Mol Genet Genomics. 2016 Feb;291(1):473-81. doi: 10.1007/s00438-015-1078-7. Epub 2015 Jun 18.
4
iCataly-PseAAC: Identification of Enzymes Catalytic Sites Using Sequence Evolution Information with Grey Model GM (2,1).iCataly-PseAAC:基于灰色模型GM(2,1)利用序列进化信息识别酶的催化位点
J Membr Biol. 2015 Dec;248(6):1033-41. doi: 10.1007/s00232-015-9815-8. Epub 2015 Jun 16.
5
TargetFreeze: Identifying Antifreeze Proteins via a Combination of Weights using Sequence Evolutionary Information and Pseudo Amino Acid Composition.TargetFreeze:通过结合使用序列进化信息和伪氨基酸组成的权重来鉴定抗冻蛋白
J Membr Biol. 2015 Dec;248(6):1005-14. doi: 10.1007/s00232-015-9811-z. Epub 2015 Jun 10.
6
PSOFuzzySVM-TMH: identification of transmembrane helix segments using ensemble feature space by incorporated fuzzy support vector machine.PSOFuzzySVM-TMH:通过合并模糊支持向量机利用集成特征空间识别跨膜螺旋片段
Mol Biosyst. 2015 Aug;11(8):2255-62. doi: 10.1039/c5mb00196j.
7
Pse-in-One: a web server for generating various modes of pseudo components of DNA, RNA, and protein sequences.Pse-in-One:一个用于生成DNA、RNA和蛋白质序列各种伪组件模式的网络服务器。

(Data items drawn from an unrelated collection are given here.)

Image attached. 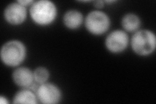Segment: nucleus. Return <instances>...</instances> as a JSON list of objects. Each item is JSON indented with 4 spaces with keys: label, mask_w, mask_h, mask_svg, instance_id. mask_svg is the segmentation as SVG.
<instances>
[{
    "label": "nucleus",
    "mask_w": 156,
    "mask_h": 104,
    "mask_svg": "<svg viewBox=\"0 0 156 104\" xmlns=\"http://www.w3.org/2000/svg\"><path fill=\"white\" fill-rule=\"evenodd\" d=\"M30 16L33 21L38 26H44L55 20L57 9L55 5L48 0L34 2L31 5Z\"/></svg>",
    "instance_id": "1"
},
{
    "label": "nucleus",
    "mask_w": 156,
    "mask_h": 104,
    "mask_svg": "<svg viewBox=\"0 0 156 104\" xmlns=\"http://www.w3.org/2000/svg\"><path fill=\"white\" fill-rule=\"evenodd\" d=\"M0 56L2 62L5 65L11 67L17 66L25 60L26 48L20 41H11L2 46Z\"/></svg>",
    "instance_id": "2"
},
{
    "label": "nucleus",
    "mask_w": 156,
    "mask_h": 104,
    "mask_svg": "<svg viewBox=\"0 0 156 104\" xmlns=\"http://www.w3.org/2000/svg\"><path fill=\"white\" fill-rule=\"evenodd\" d=\"M131 46L133 51L139 56L150 55L154 52L156 46L155 34L146 29L136 31L131 37Z\"/></svg>",
    "instance_id": "3"
},
{
    "label": "nucleus",
    "mask_w": 156,
    "mask_h": 104,
    "mask_svg": "<svg viewBox=\"0 0 156 104\" xmlns=\"http://www.w3.org/2000/svg\"><path fill=\"white\" fill-rule=\"evenodd\" d=\"M110 18L105 13L94 11L88 14L85 20L87 31L94 35H101L109 29Z\"/></svg>",
    "instance_id": "4"
},
{
    "label": "nucleus",
    "mask_w": 156,
    "mask_h": 104,
    "mask_svg": "<svg viewBox=\"0 0 156 104\" xmlns=\"http://www.w3.org/2000/svg\"><path fill=\"white\" fill-rule=\"evenodd\" d=\"M38 100L42 103L55 104L61 100V91L57 85L53 83H44L41 84L37 90Z\"/></svg>",
    "instance_id": "5"
},
{
    "label": "nucleus",
    "mask_w": 156,
    "mask_h": 104,
    "mask_svg": "<svg viewBox=\"0 0 156 104\" xmlns=\"http://www.w3.org/2000/svg\"><path fill=\"white\" fill-rule=\"evenodd\" d=\"M129 44V37L123 30H115L109 33L105 39V46L113 53H119L124 51Z\"/></svg>",
    "instance_id": "6"
},
{
    "label": "nucleus",
    "mask_w": 156,
    "mask_h": 104,
    "mask_svg": "<svg viewBox=\"0 0 156 104\" xmlns=\"http://www.w3.org/2000/svg\"><path fill=\"white\" fill-rule=\"evenodd\" d=\"M4 17L9 23L13 26L22 24L27 17L26 8L18 2L12 3L5 9Z\"/></svg>",
    "instance_id": "7"
},
{
    "label": "nucleus",
    "mask_w": 156,
    "mask_h": 104,
    "mask_svg": "<svg viewBox=\"0 0 156 104\" xmlns=\"http://www.w3.org/2000/svg\"><path fill=\"white\" fill-rule=\"evenodd\" d=\"M12 80L16 85L23 87H30L33 83V72L26 67L16 68L12 73Z\"/></svg>",
    "instance_id": "8"
},
{
    "label": "nucleus",
    "mask_w": 156,
    "mask_h": 104,
    "mask_svg": "<svg viewBox=\"0 0 156 104\" xmlns=\"http://www.w3.org/2000/svg\"><path fill=\"white\" fill-rule=\"evenodd\" d=\"M83 22V16L76 10L67 11L63 16V23L65 26L70 29H76L80 27Z\"/></svg>",
    "instance_id": "9"
},
{
    "label": "nucleus",
    "mask_w": 156,
    "mask_h": 104,
    "mask_svg": "<svg viewBox=\"0 0 156 104\" xmlns=\"http://www.w3.org/2000/svg\"><path fill=\"white\" fill-rule=\"evenodd\" d=\"M122 26L124 30L128 32H134L140 26V20L137 15L133 13L127 14L122 20Z\"/></svg>",
    "instance_id": "10"
},
{
    "label": "nucleus",
    "mask_w": 156,
    "mask_h": 104,
    "mask_svg": "<svg viewBox=\"0 0 156 104\" xmlns=\"http://www.w3.org/2000/svg\"><path fill=\"white\" fill-rule=\"evenodd\" d=\"M37 96L29 89L19 91L13 98V103H37Z\"/></svg>",
    "instance_id": "11"
},
{
    "label": "nucleus",
    "mask_w": 156,
    "mask_h": 104,
    "mask_svg": "<svg viewBox=\"0 0 156 104\" xmlns=\"http://www.w3.org/2000/svg\"><path fill=\"white\" fill-rule=\"evenodd\" d=\"M34 80L39 84L44 83L48 80L50 77V73L47 68L40 66L37 68L33 71Z\"/></svg>",
    "instance_id": "12"
},
{
    "label": "nucleus",
    "mask_w": 156,
    "mask_h": 104,
    "mask_svg": "<svg viewBox=\"0 0 156 104\" xmlns=\"http://www.w3.org/2000/svg\"><path fill=\"white\" fill-rule=\"evenodd\" d=\"M18 2L24 7L31 5L34 3V2L31 1V0H19V1H18Z\"/></svg>",
    "instance_id": "13"
},
{
    "label": "nucleus",
    "mask_w": 156,
    "mask_h": 104,
    "mask_svg": "<svg viewBox=\"0 0 156 104\" xmlns=\"http://www.w3.org/2000/svg\"><path fill=\"white\" fill-rule=\"evenodd\" d=\"M94 6L97 8H101L104 7V2L102 1H96L94 2Z\"/></svg>",
    "instance_id": "14"
},
{
    "label": "nucleus",
    "mask_w": 156,
    "mask_h": 104,
    "mask_svg": "<svg viewBox=\"0 0 156 104\" xmlns=\"http://www.w3.org/2000/svg\"><path fill=\"white\" fill-rule=\"evenodd\" d=\"M0 103L2 104H7L9 103V102L5 97L1 96H0Z\"/></svg>",
    "instance_id": "15"
}]
</instances>
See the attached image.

Nucleic Acids Res. 2015 Jul 1;43(W1):W65-71. doi: 10.1093/nar/gkv458. Epub 2015 May 9.
8
iPPI-Esml: An ensemble classifier for identifying the interactions of proteins by incorporating their physicochemical properties and wavelet transforms into PseAAC.iPPI-Esml:一种通过将蛋白质的物理化学性质和小波变换纳入伪氨基酸组成来识别蛋白质相互作用的集成分类器。
J Theor Biol. 2015 Jul 21;377:47-56. doi: 10.1016/j.jtbi.2015.04.011. Epub 2015 Apr 20.
9
Identification of real microRNA precursors with a pseudo structure status composition approach.采用伪结构状态组成方法鉴定真实的微小RNA前体。

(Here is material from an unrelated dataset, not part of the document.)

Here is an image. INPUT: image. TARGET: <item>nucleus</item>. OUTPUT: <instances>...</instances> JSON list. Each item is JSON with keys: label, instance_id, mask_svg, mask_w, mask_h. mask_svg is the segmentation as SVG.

PLoS One. 2015 Mar 30;10(3):e0121501. doi: 10.1371/journal.pone.0121501. eCollection 2015.
10
iMiRNA-PseDPC: microRNA precursor identification with a pseudo distance-pair composition approach.iMiRNA-PseDPC:基于伪距离对组合方法的 microRNA 前体识别。
J Biomol Struct Dyn. 2016;34(1):223-35. doi: 10.1080/07391102.2015.1014422. Epub 2015 Mar 3.